Namun, melihat Akane yang sedang mengambek, dan sudah menangis, Saito menyadari kalau jawaban setengah-setengah cuma akan mengarah pada malapetaka tertentu.

"Bagaimana kamu bisa tahu kalau aku berada di rumah Shisei?"

"Kekuuuuuatan superku!"

"Kekuatan super?"

Saito mengira kalau Akane cuma mengarang sesuatu, tetapi menyangkal kalau itu mungkin akan bertindak seperti menuangkan lebih banyak minyak yang ke dalam api yang menyala. Akane memelototi Saito.

"Kalau kamu sangat menyukai Shisei-san, mengapa kamu tidak menikahinya saja!? Maka kamu pasti akan mendapatkan perusahaan itu!"

"Aku rasa kamu salah paham akan sesuatu, tetapi Shisei dan aku tidak dalam hubungan semacam ini!"

"Kalau kamu tidak ingin pulang lagi, maka menjauh saja! Aku akan tinggal di sini sendiri! Karena aku dapat menabung untuk biaya makan dan biaya hidup, aku tidak perlu khawatir lagi setelah aku tua!" Akane menginjak-injak lantai sambil marah.

Akane cuma mengoceh demi nasibnya pada saat ini. Akane mungkin sangat kesepian di sini tanpa kehadiran Saito. Tidak, mengetahui kalau ini Akane, itu pasti bukan alasan yang konyol.

Sekarang setelah sampai pada titik ini, menyembunyikannya lebih jauh lagi bukanlah pilihan yang tepat. Kalau Saito mengungkapkan semuanya di sini, ia akan mendapatkan lebih sedikit cedera. Saito bergerak untuk membuka ranselnya dengan cincin di dalamnya, tidak lama tangannya terhenti.

Aku akan memberikan Akane...sebuah cincin? Aku…untuk Akane…?

Tepat di garis finis, Saito jadi gugup. Saito tidak pernah benar-benar memikirkannya, tetapi bukankah itu masalah besar bagi seorang anak laki-laki untuk memberikan seorang anak perempuan, cincin yang mahal sebagai hadiah? Akane mungkin akan salah mengira niat Saito sebagai sesuatu yang lain pada tahap itu. Saito pun jadi ragu-ragu. Meskipun begitu... kembali saat ini juga bukanlah pilihan yang tepat.

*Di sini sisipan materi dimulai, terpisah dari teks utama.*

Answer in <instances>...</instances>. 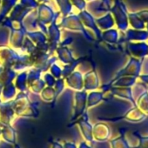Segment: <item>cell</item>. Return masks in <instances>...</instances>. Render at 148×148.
Returning a JSON list of instances; mask_svg holds the SVG:
<instances>
[{
  "label": "cell",
  "mask_w": 148,
  "mask_h": 148,
  "mask_svg": "<svg viewBox=\"0 0 148 148\" xmlns=\"http://www.w3.org/2000/svg\"><path fill=\"white\" fill-rule=\"evenodd\" d=\"M1 136L3 139L12 145H16L17 140V132L16 130L9 125H5L1 130Z\"/></svg>",
  "instance_id": "obj_1"
},
{
  "label": "cell",
  "mask_w": 148,
  "mask_h": 148,
  "mask_svg": "<svg viewBox=\"0 0 148 148\" xmlns=\"http://www.w3.org/2000/svg\"><path fill=\"white\" fill-rule=\"evenodd\" d=\"M15 145V148H21V147H20V146H19L18 144H16V145Z\"/></svg>",
  "instance_id": "obj_8"
},
{
  "label": "cell",
  "mask_w": 148,
  "mask_h": 148,
  "mask_svg": "<svg viewBox=\"0 0 148 148\" xmlns=\"http://www.w3.org/2000/svg\"><path fill=\"white\" fill-rule=\"evenodd\" d=\"M97 126L99 127L100 132L97 131L96 129H93V131H92V137H93V138H95L97 140H99V141H104V140L107 139L110 137V134H111L108 126L107 125H104V128H101L102 125H97Z\"/></svg>",
  "instance_id": "obj_2"
},
{
  "label": "cell",
  "mask_w": 148,
  "mask_h": 148,
  "mask_svg": "<svg viewBox=\"0 0 148 148\" xmlns=\"http://www.w3.org/2000/svg\"><path fill=\"white\" fill-rule=\"evenodd\" d=\"M0 135H1V130H0Z\"/></svg>",
  "instance_id": "obj_9"
},
{
  "label": "cell",
  "mask_w": 148,
  "mask_h": 148,
  "mask_svg": "<svg viewBox=\"0 0 148 148\" xmlns=\"http://www.w3.org/2000/svg\"><path fill=\"white\" fill-rule=\"evenodd\" d=\"M51 148H64V145L57 141H53L51 143Z\"/></svg>",
  "instance_id": "obj_6"
},
{
  "label": "cell",
  "mask_w": 148,
  "mask_h": 148,
  "mask_svg": "<svg viewBox=\"0 0 148 148\" xmlns=\"http://www.w3.org/2000/svg\"><path fill=\"white\" fill-rule=\"evenodd\" d=\"M79 148H90L85 142H83V143H81L80 145H79Z\"/></svg>",
  "instance_id": "obj_7"
},
{
  "label": "cell",
  "mask_w": 148,
  "mask_h": 148,
  "mask_svg": "<svg viewBox=\"0 0 148 148\" xmlns=\"http://www.w3.org/2000/svg\"><path fill=\"white\" fill-rule=\"evenodd\" d=\"M63 145H64V148H77L76 145L72 142H65Z\"/></svg>",
  "instance_id": "obj_4"
},
{
  "label": "cell",
  "mask_w": 148,
  "mask_h": 148,
  "mask_svg": "<svg viewBox=\"0 0 148 148\" xmlns=\"http://www.w3.org/2000/svg\"><path fill=\"white\" fill-rule=\"evenodd\" d=\"M140 145H141L143 148H148V138H143V139L140 141Z\"/></svg>",
  "instance_id": "obj_5"
},
{
  "label": "cell",
  "mask_w": 148,
  "mask_h": 148,
  "mask_svg": "<svg viewBox=\"0 0 148 148\" xmlns=\"http://www.w3.org/2000/svg\"><path fill=\"white\" fill-rule=\"evenodd\" d=\"M79 126H80L81 132H82V135L84 136L85 139L88 143H91L92 141V139H93L92 126L88 124V122H86V121L80 122L79 123Z\"/></svg>",
  "instance_id": "obj_3"
}]
</instances>
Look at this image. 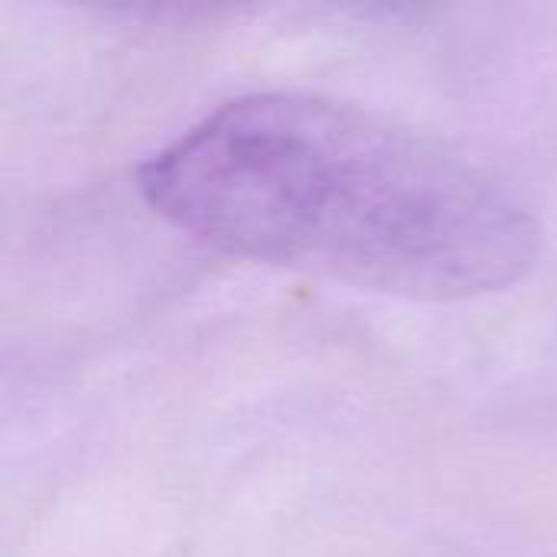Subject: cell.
Segmentation results:
<instances>
[{
	"instance_id": "obj_1",
	"label": "cell",
	"mask_w": 557,
	"mask_h": 557,
	"mask_svg": "<svg viewBox=\"0 0 557 557\" xmlns=\"http://www.w3.org/2000/svg\"><path fill=\"white\" fill-rule=\"evenodd\" d=\"M144 202L189 238L408 300L506 290L542 225L493 173L356 101L251 91L137 170Z\"/></svg>"
}]
</instances>
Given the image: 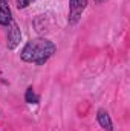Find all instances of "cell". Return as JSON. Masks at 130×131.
Segmentation results:
<instances>
[{
	"label": "cell",
	"instance_id": "52a82bcc",
	"mask_svg": "<svg viewBox=\"0 0 130 131\" xmlns=\"http://www.w3.org/2000/svg\"><path fill=\"white\" fill-rule=\"evenodd\" d=\"M34 0H17V8L18 9H25L26 6H29Z\"/></svg>",
	"mask_w": 130,
	"mask_h": 131
},
{
	"label": "cell",
	"instance_id": "277c9868",
	"mask_svg": "<svg viewBox=\"0 0 130 131\" xmlns=\"http://www.w3.org/2000/svg\"><path fill=\"white\" fill-rule=\"evenodd\" d=\"M11 21H12V17H11L9 5H8V2L0 0V25L2 26H8Z\"/></svg>",
	"mask_w": 130,
	"mask_h": 131
},
{
	"label": "cell",
	"instance_id": "ba28073f",
	"mask_svg": "<svg viewBox=\"0 0 130 131\" xmlns=\"http://www.w3.org/2000/svg\"><path fill=\"white\" fill-rule=\"evenodd\" d=\"M94 2H95V3H104L106 0H94Z\"/></svg>",
	"mask_w": 130,
	"mask_h": 131
},
{
	"label": "cell",
	"instance_id": "9c48e42d",
	"mask_svg": "<svg viewBox=\"0 0 130 131\" xmlns=\"http://www.w3.org/2000/svg\"><path fill=\"white\" fill-rule=\"evenodd\" d=\"M3 2H8V0H3Z\"/></svg>",
	"mask_w": 130,
	"mask_h": 131
},
{
	"label": "cell",
	"instance_id": "3957f363",
	"mask_svg": "<svg viewBox=\"0 0 130 131\" xmlns=\"http://www.w3.org/2000/svg\"><path fill=\"white\" fill-rule=\"evenodd\" d=\"M20 38H22V32L17 26L15 21H11L9 23V29H8V41H6V46L8 49H15L20 43Z\"/></svg>",
	"mask_w": 130,
	"mask_h": 131
},
{
	"label": "cell",
	"instance_id": "5b68a950",
	"mask_svg": "<svg viewBox=\"0 0 130 131\" xmlns=\"http://www.w3.org/2000/svg\"><path fill=\"white\" fill-rule=\"evenodd\" d=\"M97 119L98 122H99V125L104 128L106 131H112L113 128H112V121H110V116H109V113L106 111V110H98L97 113Z\"/></svg>",
	"mask_w": 130,
	"mask_h": 131
},
{
	"label": "cell",
	"instance_id": "7a4b0ae2",
	"mask_svg": "<svg viewBox=\"0 0 130 131\" xmlns=\"http://www.w3.org/2000/svg\"><path fill=\"white\" fill-rule=\"evenodd\" d=\"M86 6H87V0H70L69 3V23L70 25H75L80 20Z\"/></svg>",
	"mask_w": 130,
	"mask_h": 131
},
{
	"label": "cell",
	"instance_id": "6da1fadb",
	"mask_svg": "<svg viewBox=\"0 0 130 131\" xmlns=\"http://www.w3.org/2000/svg\"><path fill=\"white\" fill-rule=\"evenodd\" d=\"M55 52V44L46 38H35L31 40L22 50V60L26 63H35L41 66L44 64L52 53Z\"/></svg>",
	"mask_w": 130,
	"mask_h": 131
},
{
	"label": "cell",
	"instance_id": "8992f818",
	"mask_svg": "<svg viewBox=\"0 0 130 131\" xmlns=\"http://www.w3.org/2000/svg\"><path fill=\"white\" fill-rule=\"evenodd\" d=\"M25 99H26V102H29V104H37V102H38V98H37V95L34 93L32 87H29V89L26 90V96H25Z\"/></svg>",
	"mask_w": 130,
	"mask_h": 131
}]
</instances>
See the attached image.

Saito ingin menghabiskan hari-harinya bersama Akane dengan damai. Saito tidak ingin melihat Akane marah sepanjang waktu, malahan ingin menikmati senyumannya selamanya. Itu merupakan perasaan jujur Saito, dan ia ingin menghargai semuanya. Sambil mencoba menahan jantungnya yang berdebar kencang, Saito menunjukkan Akane kotak kecil itu.

"Ini... hadiah buatmu."

"Eh…?" Akane bingung. "Bo-Bom…?"

"Bukan, jadi silakan buka saja."

"O-Oke…" Akane dengan hati-hati membuka kotak kecil itu, lalu mendapati cincin yang berkilau di dalamnya. "Ini... yang aku lihat waktu itu..."

"Aku bekerja paruh waktu untuk tanteku sebagai penerjemah. Karena suatu syarat, aku mesti bekerja di rumah Shisei selama waktu itu, aku akhirnya pulang terlambat. Maaf tentang hal itu."

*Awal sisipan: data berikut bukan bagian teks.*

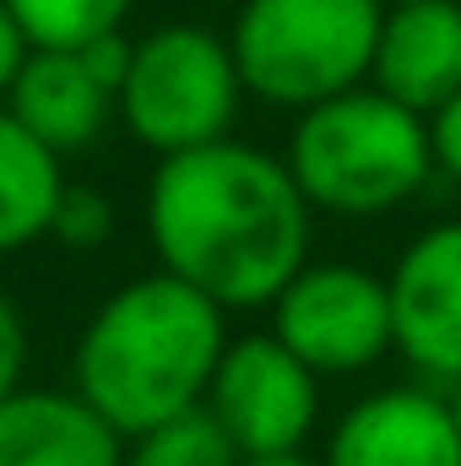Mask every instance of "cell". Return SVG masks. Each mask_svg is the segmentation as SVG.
<instances>
[{
    "label": "cell",
    "mask_w": 461,
    "mask_h": 466,
    "mask_svg": "<svg viewBox=\"0 0 461 466\" xmlns=\"http://www.w3.org/2000/svg\"><path fill=\"white\" fill-rule=\"evenodd\" d=\"M310 218L288 157L233 136L158 157L147 185L158 266L223 309H271L310 260Z\"/></svg>",
    "instance_id": "1"
},
{
    "label": "cell",
    "mask_w": 461,
    "mask_h": 466,
    "mask_svg": "<svg viewBox=\"0 0 461 466\" xmlns=\"http://www.w3.org/2000/svg\"><path fill=\"white\" fill-rule=\"evenodd\" d=\"M223 348L229 309L158 266L93 309L71 358V380L130 440L141 429H158L163 418L201 407Z\"/></svg>",
    "instance_id": "2"
},
{
    "label": "cell",
    "mask_w": 461,
    "mask_h": 466,
    "mask_svg": "<svg viewBox=\"0 0 461 466\" xmlns=\"http://www.w3.org/2000/svg\"><path fill=\"white\" fill-rule=\"evenodd\" d=\"M282 157L315 212L353 218V223L407 207L440 174L429 119L380 93L374 82L304 109L293 119Z\"/></svg>",
    "instance_id": "3"
},
{
    "label": "cell",
    "mask_w": 461,
    "mask_h": 466,
    "mask_svg": "<svg viewBox=\"0 0 461 466\" xmlns=\"http://www.w3.org/2000/svg\"><path fill=\"white\" fill-rule=\"evenodd\" d=\"M385 5L391 0H244L229 27L244 93L304 115L364 87Z\"/></svg>",
    "instance_id": "4"
},
{
    "label": "cell",
    "mask_w": 461,
    "mask_h": 466,
    "mask_svg": "<svg viewBox=\"0 0 461 466\" xmlns=\"http://www.w3.org/2000/svg\"><path fill=\"white\" fill-rule=\"evenodd\" d=\"M244 104V76L229 33L169 22L130 44V71L119 87V125L158 157L233 136Z\"/></svg>",
    "instance_id": "5"
},
{
    "label": "cell",
    "mask_w": 461,
    "mask_h": 466,
    "mask_svg": "<svg viewBox=\"0 0 461 466\" xmlns=\"http://www.w3.org/2000/svg\"><path fill=\"white\" fill-rule=\"evenodd\" d=\"M271 337H282L321 380L364 374L396 352L391 282L347 260H304L271 299Z\"/></svg>",
    "instance_id": "6"
},
{
    "label": "cell",
    "mask_w": 461,
    "mask_h": 466,
    "mask_svg": "<svg viewBox=\"0 0 461 466\" xmlns=\"http://www.w3.org/2000/svg\"><path fill=\"white\" fill-rule=\"evenodd\" d=\"M212 418L229 429L244 461L293 456L315 434L321 418V374L271 331L229 337L223 363L207 390Z\"/></svg>",
    "instance_id": "7"
},
{
    "label": "cell",
    "mask_w": 461,
    "mask_h": 466,
    "mask_svg": "<svg viewBox=\"0 0 461 466\" xmlns=\"http://www.w3.org/2000/svg\"><path fill=\"white\" fill-rule=\"evenodd\" d=\"M396 352L424 385H461V218L429 223L391 266Z\"/></svg>",
    "instance_id": "8"
},
{
    "label": "cell",
    "mask_w": 461,
    "mask_h": 466,
    "mask_svg": "<svg viewBox=\"0 0 461 466\" xmlns=\"http://www.w3.org/2000/svg\"><path fill=\"white\" fill-rule=\"evenodd\" d=\"M326 466H461V418L440 385H391L347 407L326 440Z\"/></svg>",
    "instance_id": "9"
},
{
    "label": "cell",
    "mask_w": 461,
    "mask_h": 466,
    "mask_svg": "<svg viewBox=\"0 0 461 466\" xmlns=\"http://www.w3.org/2000/svg\"><path fill=\"white\" fill-rule=\"evenodd\" d=\"M369 82L429 119L461 93V0H391Z\"/></svg>",
    "instance_id": "10"
},
{
    "label": "cell",
    "mask_w": 461,
    "mask_h": 466,
    "mask_svg": "<svg viewBox=\"0 0 461 466\" xmlns=\"http://www.w3.org/2000/svg\"><path fill=\"white\" fill-rule=\"evenodd\" d=\"M0 466H125V434L82 390L22 385L0 401Z\"/></svg>",
    "instance_id": "11"
},
{
    "label": "cell",
    "mask_w": 461,
    "mask_h": 466,
    "mask_svg": "<svg viewBox=\"0 0 461 466\" xmlns=\"http://www.w3.org/2000/svg\"><path fill=\"white\" fill-rule=\"evenodd\" d=\"M5 109L44 147H55L66 157V152H82L104 136L109 115H119V98L87 66L82 49H33L5 93Z\"/></svg>",
    "instance_id": "12"
},
{
    "label": "cell",
    "mask_w": 461,
    "mask_h": 466,
    "mask_svg": "<svg viewBox=\"0 0 461 466\" xmlns=\"http://www.w3.org/2000/svg\"><path fill=\"white\" fill-rule=\"evenodd\" d=\"M60 152L44 147L22 119L0 104V255L49 238L55 207L66 196Z\"/></svg>",
    "instance_id": "13"
},
{
    "label": "cell",
    "mask_w": 461,
    "mask_h": 466,
    "mask_svg": "<svg viewBox=\"0 0 461 466\" xmlns=\"http://www.w3.org/2000/svg\"><path fill=\"white\" fill-rule=\"evenodd\" d=\"M125 466H244L229 429L212 418V407H190L179 418H163L158 429H141L125 440Z\"/></svg>",
    "instance_id": "14"
},
{
    "label": "cell",
    "mask_w": 461,
    "mask_h": 466,
    "mask_svg": "<svg viewBox=\"0 0 461 466\" xmlns=\"http://www.w3.org/2000/svg\"><path fill=\"white\" fill-rule=\"evenodd\" d=\"M136 0H5L33 49H82L104 33H125Z\"/></svg>",
    "instance_id": "15"
},
{
    "label": "cell",
    "mask_w": 461,
    "mask_h": 466,
    "mask_svg": "<svg viewBox=\"0 0 461 466\" xmlns=\"http://www.w3.org/2000/svg\"><path fill=\"white\" fill-rule=\"evenodd\" d=\"M49 238H60L66 249H104L115 238V201L93 185H66L60 207H55V223Z\"/></svg>",
    "instance_id": "16"
},
{
    "label": "cell",
    "mask_w": 461,
    "mask_h": 466,
    "mask_svg": "<svg viewBox=\"0 0 461 466\" xmlns=\"http://www.w3.org/2000/svg\"><path fill=\"white\" fill-rule=\"evenodd\" d=\"M22 385H27V326H22L16 304L0 293V401Z\"/></svg>",
    "instance_id": "17"
},
{
    "label": "cell",
    "mask_w": 461,
    "mask_h": 466,
    "mask_svg": "<svg viewBox=\"0 0 461 466\" xmlns=\"http://www.w3.org/2000/svg\"><path fill=\"white\" fill-rule=\"evenodd\" d=\"M429 141H435V168L461 185V93L429 115Z\"/></svg>",
    "instance_id": "18"
},
{
    "label": "cell",
    "mask_w": 461,
    "mask_h": 466,
    "mask_svg": "<svg viewBox=\"0 0 461 466\" xmlns=\"http://www.w3.org/2000/svg\"><path fill=\"white\" fill-rule=\"evenodd\" d=\"M27 55H33V44H27V33L16 27V16L0 0V104H5V93H11V82H16V71H22Z\"/></svg>",
    "instance_id": "19"
},
{
    "label": "cell",
    "mask_w": 461,
    "mask_h": 466,
    "mask_svg": "<svg viewBox=\"0 0 461 466\" xmlns=\"http://www.w3.org/2000/svg\"><path fill=\"white\" fill-rule=\"evenodd\" d=\"M244 466H326V461H310L304 451H293V456H255V461H244Z\"/></svg>",
    "instance_id": "20"
},
{
    "label": "cell",
    "mask_w": 461,
    "mask_h": 466,
    "mask_svg": "<svg viewBox=\"0 0 461 466\" xmlns=\"http://www.w3.org/2000/svg\"><path fill=\"white\" fill-rule=\"evenodd\" d=\"M451 401H456V418H461V385H456V390H451Z\"/></svg>",
    "instance_id": "21"
}]
</instances>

"E-Eh…? Mengapa…? Untuk apa semua ini…?" Akane menatap ke cincin itu sambil sangat tidak percaya.

Akane jelas tidak menduga akan hal semacam ini. Akane memeluk cincin itu di dadanya, dan berlari keluar ruangan seperti dia habis dikejar iblis.

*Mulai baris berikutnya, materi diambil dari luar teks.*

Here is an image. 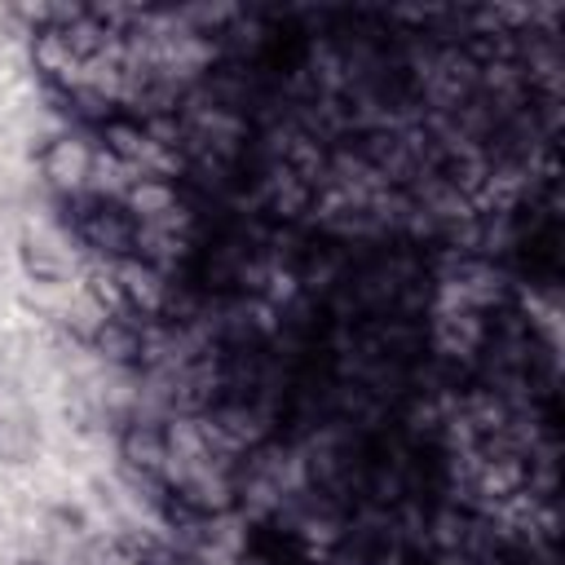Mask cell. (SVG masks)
Here are the masks:
<instances>
[{"instance_id":"4","label":"cell","mask_w":565,"mask_h":565,"mask_svg":"<svg viewBox=\"0 0 565 565\" xmlns=\"http://www.w3.org/2000/svg\"><path fill=\"white\" fill-rule=\"evenodd\" d=\"M433 344H437V353H446V358H468V353H477V349L486 344V322H481V313H477V309H463V305H446V309L437 313V322H433Z\"/></svg>"},{"instance_id":"6","label":"cell","mask_w":565,"mask_h":565,"mask_svg":"<svg viewBox=\"0 0 565 565\" xmlns=\"http://www.w3.org/2000/svg\"><path fill=\"white\" fill-rule=\"evenodd\" d=\"M119 203L128 207L132 221H154V216L172 212L181 199H177V181L172 177H132L119 190Z\"/></svg>"},{"instance_id":"9","label":"cell","mask_w":565,"mask_h":565,"mask_svg":"<svg viewBox=\"0 0 565 565\" xmlns=\"http://www.w3.org/2000/svg\"><path fill=\"white\" fill-rule=\"evenodd\" d=\"M40 437L31 428V419L22 415H0V463H26L35 455Z\"/></svg>"},{"instance_id":"5","label":"cell","mask_w":565,"mask_h":565,"mask_svg":"<svg viewBox=\"0 0 565 565\" xmlns=\"http://www.w3.org/2000/svg\"><path fill=\"white\" fill-rule=\"evenodd\" d=\"M119 450H124V468H137V472H146V477H159V472H163V459H168L163 424H154V419H132L128 433H124V441H119Z\"/></svg>"},{"instance_id":"1","label":"cell","mask_w":565,"mask_h":565,"mask_svg":"<svg viewBox=\"0 0 565 565\" xmlns=\"http://www.w3.org/2000/svg\"><path fill=\"white\" fill-rule=\"evenodd\" d=\"M75 230H79V238H84L93 252H102L106 260H124V256H132L137 221L128 216L124 203H115V199H106V194H97V199L75 216Z\"/></svg>"},{"instance_id":"2","label":"cell","mask_w":565,"mask_h":565,"mask_svg":"<svg viewBox=\"0 0 565 565\" xmlns=\"http://www.w3.org/2000/svg\"><path fill=\"white\" fill-rule=\"evenodd\" d=\"M115 269V282L124 291V309L128 313H141V318H163L168 313V300H172V282L163 269H154L150 260L141 256H124V260H110Z\"/></svg>"},{"instance_id":"12","label":"cell","mask_w":565,"mask_h":565,"mask_svg":"<svg viewBox=\"0 0 565 565\" xmlns=\"http://www.w3.org/2000/svg\"><path fill=\"white\" fill-rule=\"evenodd\" d=\"M163 565H203V561H194V556H185V552H181V556H168Z\"/></svg>"},{"instance_id":"13","label":"cell","mask_w":565,"mask_h":565,"mask_svg":"<svg viewBox=\"0 0 565 565\" xmlns=\"http://www.w3.org/2000/svg\"><path fill=\"white\" fill-rule=\"evenodd\" d=\"M26 565H40V561H26Z\"/></svg>"},{"instance_id":"10","label":"cell","mask_w":565,"mask_h":565,"mask_svg":"<svg viewBox=\"0 0 565 565\" xmlns=\"http://www.w3.org/2000/svg\"><path fill=\"white\" fill-rule=\"evenodd\" d=\"M22 269H26L35 282H62V278H66V260H62L49 243H40V238H26V243H22Z\"/></svg>"},{"instance_id":"8","label":"cell","mask_w":565,"mask_h":565,"mask_svg":"<svg viewBox=\"0 0 565 565\" xmlns=\"http://www.w3.org/2000/svg\"><path fill=\"white\" fill-rule=\"evenodd\" d=\"M93 344L106 362L115 366H128V362H141V327H132V318H106L97 331H93Z\"/></svg>"},{"instance_id":"11","label":"cell","mask_w":565,"mask_h":565,"mask_svg":"<svg viewBox=\"0 0 565 565\" xmlns=\"http://www.w3.org/2000/svg\"><path fill=\"white\" fill-rule=\"evenodd\" d=\"M88 565H150V556H146V547H137L128 539H102V543H93Z\"/></svg>"},{"instance_id":"3","label":"cell","mask_w":565,"mask_h":565,"mask_svg":"<svg viewBox=\"0 0 565 565\" xmlns=\"http://www.w3.org/2000/svg\"><path fill=\"white\" fill-rule=\"evenodd\" d=\"M40 163H44V177H49L53 190H62V194H79L84 185H93L97 150H93L88 137H79V132H62V137L49 141V150H44Z\"/></svg>"},{"instance_id":"7","label":"cell","mask_w":565,"mask_h":565,"mask_svg":"<svg viewBox=\"0 0 565 565\" xmlns=\"http://www.w3.org/2000/svg\"><path fill=\"white\" fill-rule=\"evenodd\" d=\"M265 199H269V212L274 216H300V212H309L313 207V185L309 181H300L291 168H274L269 172V181H265Z\"/></svg>"}]
</instances>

Mungkin saja…bagaimanapun juga dia akan merasa jijik, bukan…?

Tampaknya negosiasi damai telah berakhir dengan kegagalan. Saat Saito tengah diserang oleh perasaan lesu yang parah, Akane tiba-tiba kembali. Akane menjulurkan kepalanya keluar dari kusen pintu yang baru saja dia lewati, wajahnya jadi merah padam. Akane barusan tampak hampir meledak karena malu, saat dia menyatakannya dengan suara gemetaran.

"Te…Te-Terima kasih!"

Kali ini, Akane tampaknya sudah mencapai batasnya, dan menjerit sambil melarikan diri.

Apakah ini berarti…aku sudah berhasil…?

Saito tidak begitu yakin, tetapi pipinya terasa panas.